▶ WHAT TO DO
Below, find each line holding "States" and state how many there are, using the number alone.

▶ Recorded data
■ ■ ■ ■

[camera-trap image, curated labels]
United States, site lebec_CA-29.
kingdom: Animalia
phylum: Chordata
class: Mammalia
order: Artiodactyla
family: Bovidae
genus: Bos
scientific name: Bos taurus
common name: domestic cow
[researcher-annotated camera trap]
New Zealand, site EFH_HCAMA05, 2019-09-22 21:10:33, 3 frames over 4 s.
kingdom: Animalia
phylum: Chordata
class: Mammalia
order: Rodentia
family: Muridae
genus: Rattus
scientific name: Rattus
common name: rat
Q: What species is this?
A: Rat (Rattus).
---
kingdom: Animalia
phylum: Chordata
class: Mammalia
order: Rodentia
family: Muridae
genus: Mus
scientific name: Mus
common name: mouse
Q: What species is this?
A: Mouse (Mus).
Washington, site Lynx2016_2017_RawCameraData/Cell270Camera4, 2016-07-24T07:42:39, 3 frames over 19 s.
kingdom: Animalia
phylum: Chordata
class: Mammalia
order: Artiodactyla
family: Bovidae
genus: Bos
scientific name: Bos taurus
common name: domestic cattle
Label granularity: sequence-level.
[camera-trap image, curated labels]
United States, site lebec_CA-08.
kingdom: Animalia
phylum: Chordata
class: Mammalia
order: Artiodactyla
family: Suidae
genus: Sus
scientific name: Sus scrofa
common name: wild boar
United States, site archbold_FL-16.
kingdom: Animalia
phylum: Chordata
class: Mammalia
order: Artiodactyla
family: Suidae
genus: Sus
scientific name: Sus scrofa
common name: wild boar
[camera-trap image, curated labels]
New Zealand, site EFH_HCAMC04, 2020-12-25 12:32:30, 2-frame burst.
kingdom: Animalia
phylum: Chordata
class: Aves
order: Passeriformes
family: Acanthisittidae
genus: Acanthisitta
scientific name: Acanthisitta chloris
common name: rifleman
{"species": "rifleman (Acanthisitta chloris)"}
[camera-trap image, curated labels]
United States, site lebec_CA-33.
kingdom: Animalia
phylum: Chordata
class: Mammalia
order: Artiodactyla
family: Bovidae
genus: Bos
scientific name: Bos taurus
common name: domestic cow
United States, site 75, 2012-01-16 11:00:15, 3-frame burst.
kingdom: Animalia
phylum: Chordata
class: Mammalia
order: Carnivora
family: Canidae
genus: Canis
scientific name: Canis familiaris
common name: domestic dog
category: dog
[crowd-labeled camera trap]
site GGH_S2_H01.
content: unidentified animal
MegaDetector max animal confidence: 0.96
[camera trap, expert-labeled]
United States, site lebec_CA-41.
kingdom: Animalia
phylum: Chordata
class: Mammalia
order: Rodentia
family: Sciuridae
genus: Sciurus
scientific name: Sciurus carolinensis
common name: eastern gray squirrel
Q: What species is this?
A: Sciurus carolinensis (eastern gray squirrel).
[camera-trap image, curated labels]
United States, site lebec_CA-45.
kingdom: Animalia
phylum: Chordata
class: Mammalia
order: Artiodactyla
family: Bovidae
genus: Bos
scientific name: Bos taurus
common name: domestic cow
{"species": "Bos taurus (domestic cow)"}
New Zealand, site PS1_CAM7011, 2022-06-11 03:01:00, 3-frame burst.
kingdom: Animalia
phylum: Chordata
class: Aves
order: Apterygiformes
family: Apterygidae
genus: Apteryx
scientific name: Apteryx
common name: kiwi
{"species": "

■ ■ ■ ■

▶ ANSWER SPACE
7